Things I'm trying to avoid:
- Container files
- Setups that have to copy all the data every time, such as disk cloning. Keep in mind this install is spread over an SSD and a RAID0 array of 10krpm drives connected with symlinks and mountpoints, so technically "disk cloning" is not an option. The destination is a HDD about the size of the SSD + RAID0 combined.
Total dealbreakers:
- Proprietary container files that I can't look inside
- Software that costs money
Any suggestions?

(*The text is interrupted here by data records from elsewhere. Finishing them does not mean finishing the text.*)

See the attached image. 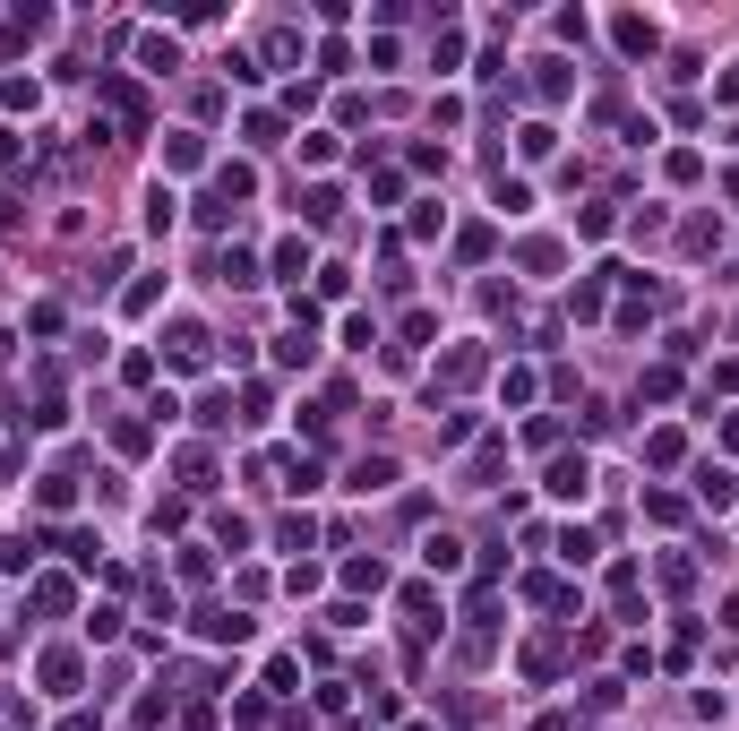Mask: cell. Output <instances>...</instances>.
I'll use <instances>...</instances> for the list:
<instances>
[{
	"label": "cell",
	"instance_id": "7a4b0ae2",
	"mask_svg": "<svg viewBox=\"0 0 739 731\" xmlns=\"http://www.w3.org/2000/svg\"><path fill=\"white\" fill-rule=\"evenodd\" d=\"M697 499H714V508H731V473H722V465H705V473H697Z\"/></svg>",
	"mask_w": 739,
	"mask_h": 731
},
{
	"label": "cell",
	"instance_id": "3957f363",
	"mask_svg": "<svg viewBox=\"0 0 739 731\" xmlns=\"http://www.w3.org/2000/svg\"><path fill=\"white\" fill-rule=\"evenodd\" d=\"M456 551H465L456 534H430V542H422V559H430V568H456Z\"/></svg>",
	"mask_w": 739,
	"mask_h": 731
},
{
	"label": "cell",
	"instance_id": "6da1fadb",
	"mask_svg": "<svg viewBox=\"0 0 739 731\" xmlns=\"http://www.w3.org/2000/svg\"><path fill=\"white\" fill-rule=\"evenodd\" d=\"M585 482H593L585 456H559V465H550V499H585Z\"/></svg>",
	"mask_w": 739,
	"mask_h": 731
},
{
	"label": "cell",
	"instance_id": "277c9868",
	"mask_svg": "<svg viewBox=\"0 0 739 731\" xmlns=\"http://www.w3.org/2000/svg\"><path fill=\"white\" fill-rule=\"evenodd\" d=\"M722 95H739V69H731V78H722Z\"/></svg>",
	"mask_w": 739,
	"mask_h": 731
}]
</instances>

Or is my setup that breaks links which I'd have to restore manually the ideal solution?
Note: this is just from the Google:
https://itefix.net/cwrsync
The 2 I've used on Windows don't meet your dealbreakers: Acronis TrueImage, which costs money (and didn't really work that well anyway, at least when I used it) and Western Digital SmartWare, which comes with their external drives and uses container files that you can't look inside, you have to use SmartWare. It does seem to work though (currently recovering my parents' PC from a hard drive failure)
I'm using EaseUS TODO backup, but a) that also costs money and b) it uses container files that you can't look into.
Seems to work pretty otherwise.
I've used rsync from cygwin before, but that doesn't preserve permissions, and it looks like cwrsync has the same problem. That's a bigger problem than a failure to preserve certain link types.
I can't think of anything that would, off-hand. It's not very friendly for that sort of thing.
Is there any way you can have a backup image of the non-data stuff and a separate live backup of the data?
What do you mean by "non-data stuff?" I'm not worried about preserving the bootloader or partition table, those can be recreated.
I've heard of this tool before, it looks like it could do the job, another rsync-like tool but it can handle all the link types unlike robocopy:
https://ipmsg.org/tools/fastcopy.html.en
In reply to GameboyRMH:
The thought that came to mind was to have a working image of the OS, applications, etc. but to have any databases, websites, documents, etc. be on a live backup.
ImageX, its a Microsoft deployment tool, but you can use it to backup and access the compressed image file to view or edit files, etc.
Runs from command line, etc.
Thread resurrection: Worked something out with FastCopy:
https://ipmsg.org/tools/fastcopy.html.en
I replaced the robocopy command in my old robocopy/vshadow script with these two commands in order to make a copy of my unusual hard drive layout. B is my shadow volume of C and K is the destination drive:
https://pastebin.com/svVEmgqv
The first line copies the root of C excluding, on top of the usual temporary Windows system directories you should exclude, C:\RAID0 which is my mountpoint for the RAID0 array.
The second line then copies that RAID0 array to a folder I've manually created on the destination drive, of the same name as the mountpoint. This is just a storage drive which doesn't include symlinks like the C drive of a standard Windows install does, so it's set not to copy symlinks, only their destinations if it runs across one (which it never should). I suppose that doesn't really make a difference either way.
If you decide to develop your own, don't use the /no_ui flag until you've got everything working properly. This disables all live output and controls - with /no_ui, the program's running deaf and dumb to the user apart from the log files and the ability to close the process. The alternative is basically passing configuration options to a conventional GUI program.
On that note, one new downside is that I'd now need a full running Windows install to perform my bare-metal restore. Robocopy could run from the recovery console. I could boot from the backup drive by adding a bootloader to it, although for recent Windows versions that requires a particular partition layout. It's not like slapping GRUB2 on any ol' drive.
Some things to watch out for: Handling any kind of symlink with any of Windows' built-in tools is a minefield, these tools are beta quality at best. The file browser properties window reports incorrect link destination paths. dir reports the correct destination path. Deleting a directory symlink with del automatically deletes the entire contents of the linked directory. In powershell, rmdir does the same by default with one confirmation prompt. Only rmdir in the old cmd terminal deletes directory symlinks safely.
I use xcopy and a batch file to execute it with the switches I want. Works great.